4.1 – Hegel: Lógica Formal X Lógica Dialética As origens da dialética são anteriores a Hegel, mas nos limitaremos a fazer uma abordagem rápida sobre as origens da dialética, mais em Hegel, pois, é daqui que Marx herda o conceito da dialética para aplicar à sua teoria. Hegel percebe que na lógica formal está implícito o princípio da Identidade, isto é, da não contradição. Isto tem origem já em Parmênides: "o ser é, e, o não ser não é". Uma coisa não pode ser e não ser ao mesmo tempo, sob o mesmo aspecto. Uma coisa se identifica somente com ela mesma; tudo é linear; o que não se encaixa dentro desta linearidade é visto como erro. O pensamento até Hegel está orientado para a linearidade. O real, porém, tem contradições, e, se o nosso pensamento exclui a contradição, então, não "podemos conhecer as coisas em si, mas o nosso próprio conhecimento das coisas", como dizia Kant, por que o nosso instrumento mental não possibilita este conhecimento. O conhecimento está limitado ao formal, à identidade.
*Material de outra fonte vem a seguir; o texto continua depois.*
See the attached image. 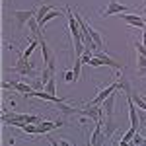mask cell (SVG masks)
Listing matches in <instances>:
<instances>
[{"label":"cell","instance_id":"29","mask_svg":"<svg viewBox=\"0 0 146 146\" xmlns=\"http://www.w3.org/2000/svg\"><path fill=\"white\" fill-rule=\"evenodd\" d=\"M144 127H146V123H144Z\"/></svg>","mask_w":146,"mask_h":146},{"label":"cell","instance_id":"26","mask_svg":"<svg viewBox=\"0 0 146 146\" xmlns=\"http://www.w3.org/2000/svg\"><path fill=\"white\" fill-rule=\"evenodd\" d=\"M4 2H8V0H4Z\"/></svg>","mask_w":146,"mask_h":146},{"label":"cell","instance_id":"3","mask_svg":"<svg viewBox=\"0 0 146 146\" xmlns=\"http://www.w3.org/2000/svg\"><path fill=\"white\" fill-rule=\"evenodd\" d=\"M2 88L4 90H16L23 96H29L33 92V86L29 82H2Z\"/></svg>","mask_w":146,"mask_h":146},{"label":"cell","instance_id":"23","mask_svg":"<svg viewBox=\"0 0 146 146\" xmlns=\"http://www.w3.org/2000/svg\"><path fill=\"white\" fill-rule=\"evenodd\" d=\"M119 146H135V144H133V142H129V140H121V144H119Z\"/></svg>","mask_w":146,"mask_h":146},{"label":"cell","instance_id":"22","mask_svg":"<svg viewBox=\"0 0 146 146\" xmlns=\"http://www.w3.org/2000/svg\"><path fill=\"white\" fill-rule=\"evenodd\" d=\"M64 80H66L68 84H70V82H76V76H74V70H66V72H64Z\"/></svg>","mask_w":146,"mask_h":146},{"label":"cell","instance_id":"10","mask_svg":"<svg viewBox=\"0 0 146 146\" xmlns=\"http://www.w3.org/2000/svg\"><path fill=\"white\" fill-rule=\"evenodd\" d=\"M101 109H103V115L105 117H113V113H115V92L101 103Z\"/></svg>","mask_w":146,"mask_h":146},{"label":"cell","instance_id":"27","mask_svg":"<svg viewBox=\"0 0 146 146\" xmlns=\"http://www.w3.org/2000/svg\"><path fill=\"white\" fill-rule=\"evenodd\" d=\"M39 2H43V0H39Z\"/></svg>","mask_w":146,"mask_h":146},{"label":"cell","instance_id":"11","mask_svg":"<svg viewBox=\"0 0 146 146\" xmlns=\"http://www.w3.org/2000/svg\"><path fill=\"white\" fill-rule=\"evenodd\" d=\"M88 33H90V39L94 41V45H96V49H98V51H101V49H103V39H101L100 31H96V29L92 27L90 23H88Z\"/></svg>","mask_w":146,"mask_h":146},{"label":"cell","instance_id":"1","mask_svg":"<svg viewBox=\"0 0 146 146\" xmlns=\"http://www.w3.org/2000/svg\"><path fill=\"white\" fill-rule=\"evenodd\" d=\"M10 70L16 72V74H20V76H23L25 82H29V78L33 76V64H31L23 55H18V60H16V64H14Z\"/></svg>","mask_w":146,"mask_h":146},{"label":"cell","instance_id":"9","mask_svg":"<svg viewBox=\"0 0 146 146\" xmlns=\"http://www.w3.org/2000/svg\"><path fill=\"white\" fill-rule=\"evenodd\" d=\"M55 105L58 107V111H60V115H62V119H68L70 115H80V109H78V107L66 105V103H64V100L60 101V103H55Z\"/></svg>","mask_w":146,"mask_h":146},{"label":"cell","instance_id":"19","mask_svg":"<svg viewBox=\"0 0 146 146\" xmlns=\"http://www.w3.org/2000/svg\"><path fill=\"white\" fill-rule=\"evenodd\" d=\"M136 133H138V131L131 127V129H129V131H127V133H125V135H123V140H129V142H131V140H133V136H135Z\"/></svg>","mask_w":146,"mask_h":146},{"label":"cell","instance_id":"14","mask_svg":"<svg viewBox=\"0 0 146 146\" xmlns=\"http://www.w3.org/2000/svg\"><path fill=\"white\" fill-rule=\"evenodd\" d=\"M43 90H45L47 94H53V96L56 94V80H55V76H53V78L45 84V88H43Z\"/></svg>","mask_w":146,"mask_h":146},{"label":"cell","instance_id":"12","mask_svg":"<svg viewBox=\"0 0 146 146\" xmlns=\"http://www.w3.org/2000/svg\"><path fill=\"white\" fill-rule=\"evenodd\" d=\"M60 16H62V12H60V10H56V8H53V10H51V12H49V14L45 16V18H43V20L39 22L41 29H43V27H45V25H47L49 22H51V20H55V18H60Z\"/></svg>","mask_w":146,"mask_h":146},{"label":"cell","instance_id":"21","mask_svg":"<svg viewBox=\"0 0 146 146\" xmlns=\"http://www.w3.org/2000/svg\"><path fill=\"white\" fill-rule=\"evenodd\" d=\"M135 47H136V53H138V55H144L146 56V47H144V43H142V41H136Z\"/></svg>","mask_w":146,"mask_h":146},{"label":"cell","instance_id":"16","mask_svg":"<svg viewBox=\"0 0 146 146\" xmlns=\"http://www.w3.org/2000/svg\"><path fill=\"white\" fill-rule=\"evenodd\" d=\"M138 74L140 76L146 74V56L144 55H138Z\"/></svg>","mask_w":146,"mask_h":146},{"label":"cell","instance_id":"4","mask_svg":"<svg viewBox=\"0 0 146 146\" xmlns=\"http://www.w3.org/2000/svg\"><path fill=\"white\" fill-rule=\"evenodd\" d=\"M12 18L16 20L18 29H22L25 23H29L31 18H35V12H31V10H14L12 12Z\"/></svg>","mask_w":146,"mask_h":146},{"label":"cell","instance_id":"15","mask_svg":"<svg viewBox=\"0 0 146 146\" xmlns=\"http://www.w3.org/2000/svg\"><path fill=\"white\" fill-rule=\"evenodd\" d=\"M51 10H53V8H49V6H41L39 10L35 12V20H37V22H41V20H43V18H45Z\"/></svg>","mask_w":146,"mask_h":146},{"label":"cell","instance_id":"18","mask_svg":"<svg viewBox=\"0 0 146 146\" xmlns=\"http://www.w3.org/2000/svg\"><path fill=\"white\" fill-rule=\"evenodd\" d=\"M82 64H84V62H82V58H80V56H76V60H74V68H72V70H74V76H76V80L80 78V70H82Z\"/></svg>","mask_w":146,"mask_h":146},{"label":"cell","instance_id":"25","mask_svg":"<svg viewBox=\"0 0 146 146\" xmlns=\"http://www.w3.org/2000/svg\"><path fill=\"white\" fill-rule=\"evenodd\" d=\"M144 146H146V136H144Z\"/></svg>","mask_w":146,"mask_h":146},{"label":"cell","instance_id":"8","mask_svg":"<svg viewBox=\"0 0 146 146\" xmlns=\"http://www.w3.org/2000/svg\"><path fill=\"white\" fill-rule=\"evenodd\" d=\"M101 127H103V135H105V138H111L113 133L119 129V125L115 123L113 117H105V121H101Z\"/></svg>","mask_w":146,"mask_h":146},{"label":"cell","instance_id":"17","mask_svg":"<svg viewBox=\"0 0 146 146\" xmlns=\"http://www.w3.org/2000/svg\"><path fill=\"white\" fill-rule=\"evenodd\" d=\"M117 86H119V90H123L125 94H131V84H129V80H125V78L117 80Z\"/></svg>","mask_w":146,"mask_h":146},{"label":"cell","instance_id":"13","mask_svg":"<svg viewBox=\"0 0 146 146\" xmlns=\"http://www.w3.org/2000/svg\"><path fill=\"white\" fill-rule=\"evenodd\" d=\"M133 101L136 103V107H138V109L146 111V100L142 98V96H138V94H133Z\"/></svg>","mask_w":146,"mask_h":146},{"label":"cell","instance_id":"20","mask_svg":"<svg viewBox=\"0 0 146 146\" xmlns=\"http://www.w3.org/2000/svg\"><path fill=\"white\" fill-rule=\"evenodd\" d=\"M135 146H144V136H140L138 133H136L135 136H133V140H131Z\"/></svg>","mask_w":146,"mask_h":146},{"label":"cell","instance_id":"5","mask_svg":"<svg viewBox=\"0 0 146 146\" xmlns=\"http://www.w3.org/2000/svg\"><path fill=\"white\" fill-rule=\"evenodd\" d=\"M107 138L103 135V127H101V121L100 123H96V129H94V133H92V138H90V146H103Z\"/></svg>","mask_w":146,"mask_h":146},{"label":"cell","instance_id":"28","mask_svg":"<svg viewBox=\"0 0 146 146\" xmlns=\"http://www.w3.org/2000/svg\"><path fill=\"white\" fill-rule=\"evenodd\" d=\"M144 22H146V18H144Z\"/></svg>","mask_w":146,"mask_h":146},{"label":"cell","instance_id":"7","mask_svg":"<svg viewBox=\"0 0 146 146\" xmlns=\"http://www.w3.org/2000/svg\"><path fill=\"white\" fill-rule=\"evenodd\" d=\"M129 8L123 6V4H119V2H115V0H109V4H107V8L103 10V16H113V14H127Z\"/></svg>","mask_w":146,"mask_h":146},{"label":"cell","instance_id":"24","mask_svg":"<svg viewBox=\"0 0 146 146\" xmlns=\"http://www.w3.org/2000/svg\"><path fill=\"white\" fill-rule=\"evenodd\" d=\"M142 43H144V47H146V27L142 29Z\"/></svg>","mask_w":146,"mask_h":146},{"label":"cell","instance_id":"2","mask_svg":"<svg viewBox=\"0 0 146 146\" xmlns=\"http://www.w3.org/2000/svg\"><path fill=\"white\" fill-rule=\"evenodd\" d=\"M66 125V119H58V121H41L37 123V135H47L55 129H60Z\"/></svg>","mask_w":146,"mask_h":146},{"label":"cell","instance_id":"6","mask_svg":"<svg viewBox=\"0 0 146 146\" xmlns=\"http://www.w3.org/2000/svg\"><path fill=\"white\" fill-rule=\"evenodd\" d=\"M121 20H123V22H127L129 25H135V27H142V29L146 27L144 18H142V16H136V14H131V12L123 14V16H121Z\"/></svg>","mask_w":146,"mask_h":146}]
</instances>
A realidade não se encaixa dentro disto. Hegel propõe a lógica dialética admitindo a realidade contraditória. A dialética seria a nova forma de pensar, resgatando o que foi excluído anteriormente: a contradição. Em Hegel

a contradição é mais abrangente que a identidade. Sendo assim ela engloba, abrange também a identidade como um momento, uma parte da dialética. Existe a identidade dentro da dialética mas ela é provisória: o ser é movimento. Para Hegel a realidade é o espírito; a realidade física é manifestação do espírito. O mundo físico é uma verdadeira negação do espírito; é o espírito alienado de si mesmo. O Espírito Absoluto subsiste por si mesmo; o espírito alienado de si mesmo, o mundo, é pura emanação do Espírito Absoluto. Entre estas duas realidades (Espírito e espírito alienado) existe um conflito que só será superado por intermédio do homem, através da consciência. À medida que a consciência do homem se desenvolve dentro da história vai ocorrendo a superação da alienação do espírito. Disto surge este esquema:

ESPÍRITO (Afirmação)

MUNDO (Negação)

CONSCIÊNCIA (Síntese)

O mundo é o espírito de forma oposta; é a materialização do espírito, mas sem consciência. O espírito também não reconhece o mundo como sendo parte dele, por isto o mundo é o espírito alienado de si mesmo.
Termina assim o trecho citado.